No caso de vítimas menores de idade, a legislação é ainda mais clara. O Estatuto da Criança e do Adolescente (ECA) criminaliza, desde 2008, a simulação de cenas sexuais envolvendo crianças ou adolescentes por meio de adulteração de imagens. “Não precisa falar em deepnude. A lei já prevê como crime simular participação em cena pornográfica, independentemente se a tecnologia usada para isso é Photoshop ou IA”, explica Gustavo Souza, especialista em Estratégia de IA do Programa das Nações Unidas para o Desenvolvimento (PNUD/ONU).

O que falta?

Apesar desse arcabouço, especialistas apontam que ainda há lacunas específicas quando o tema é a atuação de sistemas de inteligência artificial. Para Julia Abad, o principal problema é a ausência de obrigações preventivas claras. “Sem uma lei específica, o Estado segue reagindo a danos já consumados. O que falta são regras que imponham avaliação de impacto, salvaguardas técnicas e deveres objetivos de cuidado”, afirma.

Nesse cenário, o Projeto de Lei nº 2.338/2023, que pretende estabelecer o marco legal da inteligência artificial no país e cuja  votação foi adiada para este ano, aparece como a principal tentativa de criar um marco regulatório para a IA no país. No entanto, seu texto ainda é insuficiente para lidar diretamente com práticas como a produção de deepnudes, avalia Gustavo Souza. “O projeto define conteúdo sintético, mas não entra de maneira concreta nessa discussão”, afirma.

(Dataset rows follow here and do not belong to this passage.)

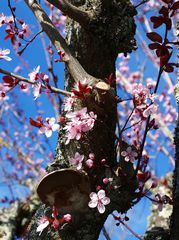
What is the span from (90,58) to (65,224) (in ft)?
2.52

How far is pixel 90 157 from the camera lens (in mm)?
1572

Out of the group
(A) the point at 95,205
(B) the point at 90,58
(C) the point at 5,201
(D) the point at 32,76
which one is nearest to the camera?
(A) the point at 95,205

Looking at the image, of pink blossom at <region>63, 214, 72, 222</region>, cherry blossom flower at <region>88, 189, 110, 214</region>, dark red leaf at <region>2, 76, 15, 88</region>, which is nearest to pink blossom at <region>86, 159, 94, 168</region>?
cherry blossom flower at <region>88, 189, 110, 214</region>

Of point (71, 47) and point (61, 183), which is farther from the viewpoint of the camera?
point (71, 47)

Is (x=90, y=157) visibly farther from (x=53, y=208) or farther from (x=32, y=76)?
(x=32, y=76)

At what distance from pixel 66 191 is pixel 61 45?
62 cm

Para Souza, o Brasil deveria avançar para medidas mais duras. “Eu particularmente acredito que o país deveria estar caminhando em direção ao banimento dessas ferramentas”, diz, ao comparar os impactos desse tipo de tecnologia na esfera privada a outras aplicações controversas da IA no espaço público.

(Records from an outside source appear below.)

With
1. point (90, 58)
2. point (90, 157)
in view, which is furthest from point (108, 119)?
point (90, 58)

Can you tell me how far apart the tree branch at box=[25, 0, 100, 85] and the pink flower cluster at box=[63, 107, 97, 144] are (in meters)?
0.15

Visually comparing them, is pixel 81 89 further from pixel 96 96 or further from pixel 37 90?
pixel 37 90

Regulação em camadas: o que pode ser feito

Para enfrentar o problema de forma estrutural, o InternetLab defende uma abordagem baseada em múltiplas frentes. Segundo Clarice Tavares, diretora de pesquisa da organização, é preciso pensar em uma “regulação em camadas”, que acompanhe todo o ciclo de vida das deepfakes, da produção à circulação. As principais frentes apontadas são:

  1. Responsabilização das empresas de IA: A primeira camada envolve quem desenvolve as ferramentas. Para Clarice, as deepfakes deveriam ser tratadas como tecnologias de alto risco, e, no caso das versões sexuais, como “risco excessivo”. Isso implicaria restrições severas ou até proibição. “É razoável exigir medidas de safety by design que criem barreiras e impeçam a inserção de comandos de cunho sexual”, afirma.
  2. Responsabilização de usuários: A segunda frente diz respeito a quem cria esse tipo de conteúdo. Aqui entram sanções civis e criminais, ainda que, segundo a pesquisadora, “respostas penais, por si só, não dão conta do problema”, mas podem ter efeito simbólico e dissuasório.
  3. Deveres das plataformas: A terceira camada recai sobre redes sociais e serviços que hospedam esse material. Clarice destaca que essas empresas já possuem tecnologia para detectar abuso infantil e pornografia. “É razoável exigir que esses mesmos esforços sejam aplicados ao enfrentamento das deepfakes sexuais”, diz.
  4. Proteção às vítimas: Outro eixo central é o apoio às pessoas afetadas. Isso inclui assistência jurídica, psicológica e social, além do reconhecimento institucional de que se trata de uma forma de violência de gênero. Para Clarice, é fundamental tratar o tema como um problema estrutural, e não como casos isolados.
  5. Educação pública e cidadania digital: Por fim, a pesquisadora aponta a necessidade de investir em educação midiática. “Essa discussão muitas vezes fica restrita aos impactos eleitorais, mas a dimensão de gênero é central”, afirma. O objetivo é ampliar a capacidade da população de reconhecer conteúdos sintéticos, identificar violações e compreender os riscos associados a essas tecnologias.